What is most important is not how much we spend as a percentage of GNP, but what we spend it on.

In Econ 101, students learn that the government can either spend money on guns or butter, but not both.

When we spend more than 50% of our budget on guns, poor people as well as the middle class are going to have to do without butter, jobs, cars, homes, and hope.

The US should look at tax dollars as investments. The best return is on education. People who get training and go to college will make more money on average, and pay more taxes than what was spent on their education. Thus, student grants return almost $2 for every tax dollar spent.

After war mongering, the second worst investment of our tax dollars is providing tax cuts for the wealthy and multinational corporations, in other words, Wealthy Welfare and Corporate Welfare. They don't use those tax cuts for buying more goods, they use it to pay higher dividends and salaries. That money in turn also does not get spent on more goods, but gets reinvested, and all too often, gets reinvested overseas. Thus not only do we get back less than 50 cents on the dollar, we also finance foreign competition that takes away more US manufacturing jobs, which in turn further erodes our tax base.



I was going to argue that

I was going to argue that we're not spending half our federal budget on war but I guess it really depends on how you define war spending. This pie chart is interesting.

http://www.warresisters.org/pages/piechart.htm

Not only do we spend on weaponry, warm bodies and training, we also spend on the aftermath of the wars we fight--both on the nations we shatter and the American lives we destroy, and that's the ones *not* killed in combat.

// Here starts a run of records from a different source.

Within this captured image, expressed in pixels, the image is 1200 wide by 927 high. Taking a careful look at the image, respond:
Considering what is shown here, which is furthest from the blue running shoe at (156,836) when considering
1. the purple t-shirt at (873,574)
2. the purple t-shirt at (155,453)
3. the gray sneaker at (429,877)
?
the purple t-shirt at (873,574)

Medicaid, meanwhile, is less than twenty percent of the federal budget--more like 12 percent as of FY 2009, I believe. Drop in the bucket, and doesn't cover all the poor for that matter.



Some of the claims given

Some of the claims given credence by the article's graph are based on the generalization of GDP, and the verity of the much of the figures that support it depends on the myth of the real estate market.

It's passed off as the "slump" in the graph, as if Ponzi schemes and flat out fraud can be figured into the GNP as normal business.

Never mind breath-taking misallocation of manpower and massive spending pushed by the executive branch and okayed by a morally weak Congress.